Breach of Contract

Notes:Contract Notescontractnotesmhage-1.doc

Warranty or Condition as a breach of contract

 

A breach of contract occurs when one party to the contract fails or states that he will fail to perform part or all of his side of the bargain.

 

The law decides whether a breach of contract is serious enough by deciding which type of term in the contract has been broken. A term in a contract is known as either a condition or a warranty.

 

A term which can be either a condition or a warranty depending on the nature of the failure is known as an innominate term.

 

If the breach has serious consequences for the innocent party the C will have the choice of ending or continuing with the contract, as well as claiming damages. This would be regarded as a breach of a condition of the contract. A condition is a term of the contract that goes to the heart of the contract. For example, if I rent a car, one term of the contract that will be a condition is that the car will actually go and stop. If it does not, then clearly I would want to end the contract and either rent a different car or go elsewhere. The failure to provide a car that goes and stops would be a breach of condition of a contract and I would be entitled to treat the contract as ended.
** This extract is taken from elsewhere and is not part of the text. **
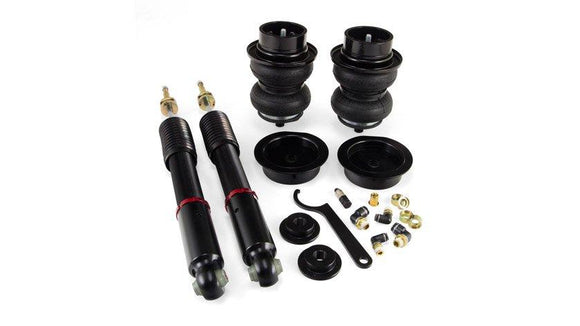 15-18 Audi A3 & S3 (Typ 8V)(Twistbeam rear suspension only) - Rear Performance Kit Airlift Performance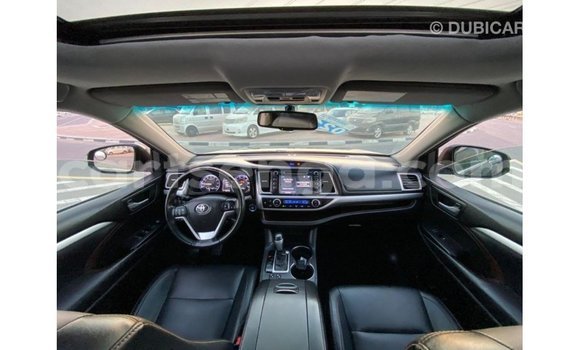 Buy Import Toyota Highlander Black Car in Import - Dubai in Hhohho Buy Import Toyota Highlander Black Car in Import - Dubai in Hhohho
Where the breach is only trivial, the innocent party must continue with the contract, although he can claim damages for any losses. This is a warranty. A warranty is a term that if broken if it is broken, loss will result, but the main purpose of the contract will still be achieved. For example, If I rent a car and the rental company offers me one which has a CD changer if the CD changer does not work I will still have a useable car, but would expect to pay less and to be compensated for any CD of mine that I loaded that could not be recovered from the broken changer. This would be a warranty and I would have to continue with the contract, but would expect compensation for my lost CD and perhaps very minor compensation for the car not having a CD changer.

 

Actual breach and anticipatory breach of a contract.

 

Breach of contract can occur in two ways: actual breach and anticipatory breach. Actual breach occurs either through poor performance of the contract, where there is performance of the contract but the work is done badly or the goods are substandard, or by non-performance where the work is not done or the goods is not provided at all. For actual breach it will depend on whether the breach is a condition or a warranty as to what the C can claim as damages. You must refer to the notes on condition and warranty.

 

Anticipatory breach occurs where one party to the contract states or otherwise indicates that there will not be performance of the contract. This is usually that goods or services will not be provided

 

If an actual or anticipatory breach of contract takes place the person affected can start legal action under the contract.

Issue

Case Name

Facts

Legal point

Condition

Actual Breach

Poussard v Spiers and Pond

Opera singer made a contract to sing in an opera. She failed to attend the first six performances and was replaced for the entire run of the opera. She could only be replaced if her failure to attend was a breach of condition.

Poussard’s inability to sing the lead role in an opera for the first six days of performances was a breach of condition. The opera promoter was therefore able to end the contract and replace the singer.

Warranty

Actual Breach

Bettini v Gye

An opera singer made a contract to perform from March to July and was also required to attend six days before performances for rehearsals. He failed to attend the first two days of rehearsals. The promoters wanted to replace the singer for the actual performances but could only do this if the rehearsals were a condition of the contract.

This was considered to be a warranty as it was only for part of the rehearsal, not the performances, so the singer could not be replaced without the opera company breaking their contract.

Type of Breach

Case Name

Facts

Legal point

Anticipatory breach

of a condition

Hochster v De La Tour

A tour guide was told that his services would not be required despite the contract for him to work in two months' time.

The court decided this was anticipatory breach as the tour guide’s contract had not ended. Here the guide has a choice: he could wait and see if the guide work was in fact wanted after all on the due dates, or treat the contract as ended and take immediate legal action to recover damages for his loses.

Anticipatory of

a condition

Avery v Bowden 1855

A case involving an agreement to supply a cargo for a ship at a port in Russia. The claimant was advised that the cargo would not be supplied.

The court decided this was anticipatory breach. However as the C decided the wait until the end of the agreement expired before claiming damages the Crimean war with Russia then made the contract unenforceable.